“EL
GRAN HOTEL BUDAPEST”
Por
Lorena Bellesi
bellesi_lorena@hotmail.com
Lejos
de preferir reproducir el mundo sensato, de fidedigna réplica realista, el
director Wes Anderson, siempre fiel a sí mismo, construye su filmografía con la
elaborada impertinencia e imprudencia de aquellos que intentan desestabilizar
el lugar común o la solemnidad de las verdades. El pintoresquismo resuelto de
sus historias tiene la gracia, el humor melancólico de pintar el mundo con una
paleta pletórica, alucinante por donde se la mire. “El gran hotel Budapest” (“The
Grand Budapest Hotel”) es una película de generoso placer visual, contada a
través de las voces de los protagonistas, en un espiral fabuloso que va desde
el presente hacia un pasado casi mítico o legendario. La cámara toma las
escenas sin timidez, haciendo notar su presencia en ese artificioso escenario montado
con la desfachatez de un director que parece querer darnos a entender que todo
eso que estamos viendo es un gran espectáculo, dirigido y sincronizado a su
antojo.
En
el año 1932 el Gran Budapest resplandecía
glamourosamente en las altísimas
cimas de las montañas nevadas del imaginario Zubrowka. Habitaciones con lujosas comodidades y personal solícito,
eran parte de una oferta absolutamente tentadora para los más opulentos
ciudadanos. Las elegantes damas octogenarias acudían embelesadas al inmenso
hotel, no solo por sus magníficas instalaciones sino porque allí las aguardaba
el trato atento del conserje Gustave
(un estupendo Ralph Fiennes), quien se entregaba a ellas en cuerpo y alma. El
distinguido porte del mayordomo, sus refinados modales parecían proceder de una
extinta época; en los momentos más complicados siempre tenía una endulzada
poesía para recitar, su sensibilidad de hombre desplazado temporalmente lo
hacía recaer en el cursi verso para hacer pública sus impresiones. Como
contrafigura está el joven inexperto Zero
(Tony Revolori), el nuevo botones, un inmigrante con un pasado doloroso y
una vivaz mirada. Ambos, maestro y aprendiz, casi sin querer, vivirán todo tipo
de peripecias: escapes de penitenciarias, robos, persecuciones sensacionales.

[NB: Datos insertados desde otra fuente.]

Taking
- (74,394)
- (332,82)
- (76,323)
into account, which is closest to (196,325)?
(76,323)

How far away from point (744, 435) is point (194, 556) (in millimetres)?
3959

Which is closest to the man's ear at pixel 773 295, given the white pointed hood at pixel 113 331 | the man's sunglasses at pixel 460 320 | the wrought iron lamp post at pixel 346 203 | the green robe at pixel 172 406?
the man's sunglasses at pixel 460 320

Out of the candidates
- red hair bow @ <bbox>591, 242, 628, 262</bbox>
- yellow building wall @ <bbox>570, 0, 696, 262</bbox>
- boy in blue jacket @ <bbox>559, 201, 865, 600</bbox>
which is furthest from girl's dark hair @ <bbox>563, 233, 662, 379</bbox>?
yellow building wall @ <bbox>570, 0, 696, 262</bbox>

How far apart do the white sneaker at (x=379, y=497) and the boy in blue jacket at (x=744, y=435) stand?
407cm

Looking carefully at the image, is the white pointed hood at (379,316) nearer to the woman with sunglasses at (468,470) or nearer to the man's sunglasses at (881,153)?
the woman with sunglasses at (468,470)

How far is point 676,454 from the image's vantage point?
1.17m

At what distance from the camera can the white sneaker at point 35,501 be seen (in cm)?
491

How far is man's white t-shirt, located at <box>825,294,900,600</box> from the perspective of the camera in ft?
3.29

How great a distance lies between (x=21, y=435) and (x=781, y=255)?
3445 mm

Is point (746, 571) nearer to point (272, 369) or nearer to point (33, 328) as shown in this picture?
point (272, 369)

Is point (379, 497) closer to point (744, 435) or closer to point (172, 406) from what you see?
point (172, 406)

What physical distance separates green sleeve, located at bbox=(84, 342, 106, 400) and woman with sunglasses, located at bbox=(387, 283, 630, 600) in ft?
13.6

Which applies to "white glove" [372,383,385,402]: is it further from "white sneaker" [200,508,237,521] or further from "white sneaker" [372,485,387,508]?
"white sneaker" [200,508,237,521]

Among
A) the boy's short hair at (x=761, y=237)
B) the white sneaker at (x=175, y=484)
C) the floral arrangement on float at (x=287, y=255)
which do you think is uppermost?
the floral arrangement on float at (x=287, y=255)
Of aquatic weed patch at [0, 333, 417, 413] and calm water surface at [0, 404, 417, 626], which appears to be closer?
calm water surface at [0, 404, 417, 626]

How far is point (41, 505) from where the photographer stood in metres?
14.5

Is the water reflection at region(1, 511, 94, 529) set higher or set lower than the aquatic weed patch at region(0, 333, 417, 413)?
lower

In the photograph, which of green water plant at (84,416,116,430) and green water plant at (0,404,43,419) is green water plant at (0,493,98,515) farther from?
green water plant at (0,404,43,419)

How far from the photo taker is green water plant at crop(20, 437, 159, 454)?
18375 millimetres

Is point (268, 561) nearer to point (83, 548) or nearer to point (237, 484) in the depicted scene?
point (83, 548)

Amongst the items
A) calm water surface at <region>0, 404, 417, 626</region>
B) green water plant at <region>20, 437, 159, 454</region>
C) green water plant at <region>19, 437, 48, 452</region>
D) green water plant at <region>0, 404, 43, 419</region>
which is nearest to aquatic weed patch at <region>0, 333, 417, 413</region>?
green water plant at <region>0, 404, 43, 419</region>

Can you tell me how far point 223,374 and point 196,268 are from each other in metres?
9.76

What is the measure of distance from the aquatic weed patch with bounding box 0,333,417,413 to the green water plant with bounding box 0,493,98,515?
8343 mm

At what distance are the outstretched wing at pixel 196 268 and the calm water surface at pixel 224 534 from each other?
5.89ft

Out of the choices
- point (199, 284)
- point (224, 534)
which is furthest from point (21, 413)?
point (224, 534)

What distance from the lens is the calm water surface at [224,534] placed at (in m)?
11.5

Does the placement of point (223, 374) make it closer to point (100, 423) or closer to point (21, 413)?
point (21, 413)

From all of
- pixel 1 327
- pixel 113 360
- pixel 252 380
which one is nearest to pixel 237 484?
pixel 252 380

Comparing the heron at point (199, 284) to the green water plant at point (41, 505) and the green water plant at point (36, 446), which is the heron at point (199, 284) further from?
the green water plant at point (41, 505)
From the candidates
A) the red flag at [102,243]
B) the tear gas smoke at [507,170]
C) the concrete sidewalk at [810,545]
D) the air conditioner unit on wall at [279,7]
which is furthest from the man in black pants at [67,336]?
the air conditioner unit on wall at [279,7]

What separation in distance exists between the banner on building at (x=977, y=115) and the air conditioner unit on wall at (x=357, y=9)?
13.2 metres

Esa mutua compañía trascenderá las relaciones meramente laborales, hasta
convertirse en una cómplice amistad sellada en la confianza, la admiración y la
confidencia entre seres honestos. Entonces, están los “buenos”, los compasivos,
pero también están los “malos”, hijos despechados que contratan asesinos
despiadados, soldados fascistas funcionales a una inminente guerra, amenazando
la paz de esa región lejana.
El
dramatismo de las situaciones, la decadencia del presente se resuelve, muchas
veces, a través de la ejecución perfecta de un cómico gag con delirante precisión.

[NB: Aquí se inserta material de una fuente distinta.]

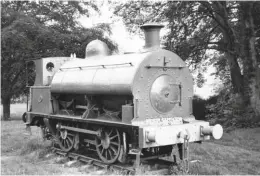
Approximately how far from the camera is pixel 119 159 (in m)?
7.23

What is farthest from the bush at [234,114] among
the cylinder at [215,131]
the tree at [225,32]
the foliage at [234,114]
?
the cylinder at [215,131]

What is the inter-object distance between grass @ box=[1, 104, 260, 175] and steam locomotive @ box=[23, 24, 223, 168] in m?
0.68

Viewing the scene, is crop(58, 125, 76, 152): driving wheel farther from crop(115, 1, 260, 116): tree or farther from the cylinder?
crop(115, 1, 260, 116): tree

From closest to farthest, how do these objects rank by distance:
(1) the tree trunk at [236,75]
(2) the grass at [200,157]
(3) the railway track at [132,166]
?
(3) the railway track at [132,166] < (2) the grass at [200,157] < (1) the tree trunk at [236,75]

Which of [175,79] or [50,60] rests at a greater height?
[50,60]

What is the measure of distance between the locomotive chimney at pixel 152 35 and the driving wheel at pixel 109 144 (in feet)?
6.83

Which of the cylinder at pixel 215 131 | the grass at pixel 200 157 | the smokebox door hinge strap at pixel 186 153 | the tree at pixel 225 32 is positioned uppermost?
the tree at pixel 225 32

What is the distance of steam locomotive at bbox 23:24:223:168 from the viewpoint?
686 cm

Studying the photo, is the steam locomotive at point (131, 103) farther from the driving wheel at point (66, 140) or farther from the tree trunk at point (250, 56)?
the tree trunk at point (250, 56)

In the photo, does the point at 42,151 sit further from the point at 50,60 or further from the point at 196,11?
the point at 196,11

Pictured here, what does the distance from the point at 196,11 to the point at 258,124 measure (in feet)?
17.1

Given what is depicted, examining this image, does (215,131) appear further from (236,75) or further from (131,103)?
(236,75)

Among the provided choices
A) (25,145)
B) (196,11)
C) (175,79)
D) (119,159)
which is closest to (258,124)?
(196,11)

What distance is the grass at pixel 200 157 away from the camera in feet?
23.8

Colaborando con el enredo argumental, el absurdo es otro recurso gracioso al
momento de contar, acá no hay carcajada retumbante sino un andar risueño.

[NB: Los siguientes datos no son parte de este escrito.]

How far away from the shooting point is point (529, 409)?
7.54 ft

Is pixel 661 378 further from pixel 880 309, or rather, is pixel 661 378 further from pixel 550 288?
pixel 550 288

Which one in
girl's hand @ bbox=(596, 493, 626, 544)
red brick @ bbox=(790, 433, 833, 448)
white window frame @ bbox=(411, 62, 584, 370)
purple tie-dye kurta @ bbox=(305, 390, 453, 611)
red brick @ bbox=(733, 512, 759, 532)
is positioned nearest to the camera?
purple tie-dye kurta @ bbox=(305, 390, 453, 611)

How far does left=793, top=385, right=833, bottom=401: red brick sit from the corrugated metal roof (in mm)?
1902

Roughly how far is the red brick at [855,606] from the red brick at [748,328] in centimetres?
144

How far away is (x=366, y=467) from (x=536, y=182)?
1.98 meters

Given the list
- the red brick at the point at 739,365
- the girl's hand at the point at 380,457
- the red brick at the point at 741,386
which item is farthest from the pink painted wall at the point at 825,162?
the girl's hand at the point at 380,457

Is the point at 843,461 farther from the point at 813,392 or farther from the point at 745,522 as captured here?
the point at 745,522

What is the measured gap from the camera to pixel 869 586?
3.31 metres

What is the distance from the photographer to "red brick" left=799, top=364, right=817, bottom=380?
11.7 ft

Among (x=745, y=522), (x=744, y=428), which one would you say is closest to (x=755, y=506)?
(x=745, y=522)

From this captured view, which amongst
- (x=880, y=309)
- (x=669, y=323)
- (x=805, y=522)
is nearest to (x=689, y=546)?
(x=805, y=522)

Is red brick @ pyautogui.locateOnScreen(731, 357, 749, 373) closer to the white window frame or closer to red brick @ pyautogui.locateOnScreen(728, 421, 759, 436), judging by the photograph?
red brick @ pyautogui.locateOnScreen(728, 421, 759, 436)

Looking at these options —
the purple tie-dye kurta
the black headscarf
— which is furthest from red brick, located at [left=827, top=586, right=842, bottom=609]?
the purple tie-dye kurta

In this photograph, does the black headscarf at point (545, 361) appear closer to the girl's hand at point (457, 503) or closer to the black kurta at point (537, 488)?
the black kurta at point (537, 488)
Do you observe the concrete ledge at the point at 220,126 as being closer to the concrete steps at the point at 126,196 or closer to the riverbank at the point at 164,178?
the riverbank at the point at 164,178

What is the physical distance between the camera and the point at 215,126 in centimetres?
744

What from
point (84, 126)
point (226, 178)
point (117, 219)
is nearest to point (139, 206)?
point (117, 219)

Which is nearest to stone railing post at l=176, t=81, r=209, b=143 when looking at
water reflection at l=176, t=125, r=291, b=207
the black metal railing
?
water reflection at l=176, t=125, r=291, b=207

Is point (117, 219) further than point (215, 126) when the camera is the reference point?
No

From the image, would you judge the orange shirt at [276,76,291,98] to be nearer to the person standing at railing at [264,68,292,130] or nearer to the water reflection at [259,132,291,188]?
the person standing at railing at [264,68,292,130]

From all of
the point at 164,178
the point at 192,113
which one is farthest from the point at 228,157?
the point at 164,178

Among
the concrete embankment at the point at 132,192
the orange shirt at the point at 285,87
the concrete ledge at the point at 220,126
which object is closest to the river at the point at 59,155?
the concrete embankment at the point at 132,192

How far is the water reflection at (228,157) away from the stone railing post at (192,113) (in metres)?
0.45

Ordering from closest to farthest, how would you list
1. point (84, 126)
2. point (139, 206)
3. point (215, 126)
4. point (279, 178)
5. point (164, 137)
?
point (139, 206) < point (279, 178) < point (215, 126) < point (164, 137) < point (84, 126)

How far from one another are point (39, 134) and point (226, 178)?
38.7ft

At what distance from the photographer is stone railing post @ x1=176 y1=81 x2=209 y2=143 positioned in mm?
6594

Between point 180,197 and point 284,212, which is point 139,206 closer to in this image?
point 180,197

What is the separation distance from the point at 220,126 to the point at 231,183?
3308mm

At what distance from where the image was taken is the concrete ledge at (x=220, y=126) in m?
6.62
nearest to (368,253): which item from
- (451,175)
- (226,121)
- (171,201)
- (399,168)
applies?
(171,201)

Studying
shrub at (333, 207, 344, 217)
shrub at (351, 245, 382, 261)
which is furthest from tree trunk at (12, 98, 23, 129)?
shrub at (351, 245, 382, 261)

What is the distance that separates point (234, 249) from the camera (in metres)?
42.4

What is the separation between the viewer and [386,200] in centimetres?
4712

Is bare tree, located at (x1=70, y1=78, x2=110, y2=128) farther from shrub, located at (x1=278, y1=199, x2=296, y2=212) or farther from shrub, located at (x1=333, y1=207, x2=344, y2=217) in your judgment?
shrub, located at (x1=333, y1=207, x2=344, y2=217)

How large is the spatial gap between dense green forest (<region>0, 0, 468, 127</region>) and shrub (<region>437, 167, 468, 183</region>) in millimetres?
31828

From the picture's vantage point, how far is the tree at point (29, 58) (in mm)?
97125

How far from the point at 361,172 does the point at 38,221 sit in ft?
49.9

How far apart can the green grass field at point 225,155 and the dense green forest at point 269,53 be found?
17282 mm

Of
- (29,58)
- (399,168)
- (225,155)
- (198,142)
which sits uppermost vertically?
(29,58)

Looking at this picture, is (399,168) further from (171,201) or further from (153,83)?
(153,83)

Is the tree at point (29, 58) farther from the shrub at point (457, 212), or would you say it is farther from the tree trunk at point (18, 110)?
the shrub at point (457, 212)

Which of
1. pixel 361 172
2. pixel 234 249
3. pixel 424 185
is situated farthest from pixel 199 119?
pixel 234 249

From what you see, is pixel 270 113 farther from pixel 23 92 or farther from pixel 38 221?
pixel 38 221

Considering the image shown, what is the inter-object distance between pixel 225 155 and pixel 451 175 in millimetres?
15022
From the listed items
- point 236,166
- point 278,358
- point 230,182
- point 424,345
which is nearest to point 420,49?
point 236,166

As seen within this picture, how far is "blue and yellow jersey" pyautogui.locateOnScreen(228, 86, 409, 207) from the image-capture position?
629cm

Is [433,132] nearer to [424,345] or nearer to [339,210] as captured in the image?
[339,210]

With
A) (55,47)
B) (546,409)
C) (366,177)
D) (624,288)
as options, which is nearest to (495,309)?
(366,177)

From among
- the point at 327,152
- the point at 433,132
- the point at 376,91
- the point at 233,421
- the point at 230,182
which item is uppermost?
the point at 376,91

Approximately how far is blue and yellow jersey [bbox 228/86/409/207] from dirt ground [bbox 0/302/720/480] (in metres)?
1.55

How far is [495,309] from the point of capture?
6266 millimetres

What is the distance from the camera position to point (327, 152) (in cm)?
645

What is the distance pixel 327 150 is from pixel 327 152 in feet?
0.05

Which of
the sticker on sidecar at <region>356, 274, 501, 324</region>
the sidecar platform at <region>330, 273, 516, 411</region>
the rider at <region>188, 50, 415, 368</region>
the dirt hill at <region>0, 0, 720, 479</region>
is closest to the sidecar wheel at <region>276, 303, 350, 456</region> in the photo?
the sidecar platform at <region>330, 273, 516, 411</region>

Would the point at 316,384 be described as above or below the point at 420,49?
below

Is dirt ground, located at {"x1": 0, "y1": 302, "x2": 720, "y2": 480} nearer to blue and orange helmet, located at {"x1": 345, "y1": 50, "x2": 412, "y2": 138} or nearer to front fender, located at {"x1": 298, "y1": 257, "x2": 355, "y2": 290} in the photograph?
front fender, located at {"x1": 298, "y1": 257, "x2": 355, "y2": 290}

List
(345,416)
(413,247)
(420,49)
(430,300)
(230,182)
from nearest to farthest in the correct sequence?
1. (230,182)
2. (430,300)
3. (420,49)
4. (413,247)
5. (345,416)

“El gran hotel Budapest” es un film de
estilizada ejecución, una puesta en escena que rememora los procedimientos
teatrales tradicionales: uso expresivo de la iluminación, composición exacta de
cada acto. El color preeminente de las secuencias individuales reproduce
simbólicamente el espíritu del ambiente: el rosa pastel de un romanticismo
goloso, o el blanco y negro de la desgracia. Aun así, el guión no cede a una
estratégica frivolidad, todo lo contrario, se impone la ternura, la afectividad
de seres solitarios que se descubren y encuentran, convirtiéndose en compinches
amigos, interesados oyentes, amores para toda la vida.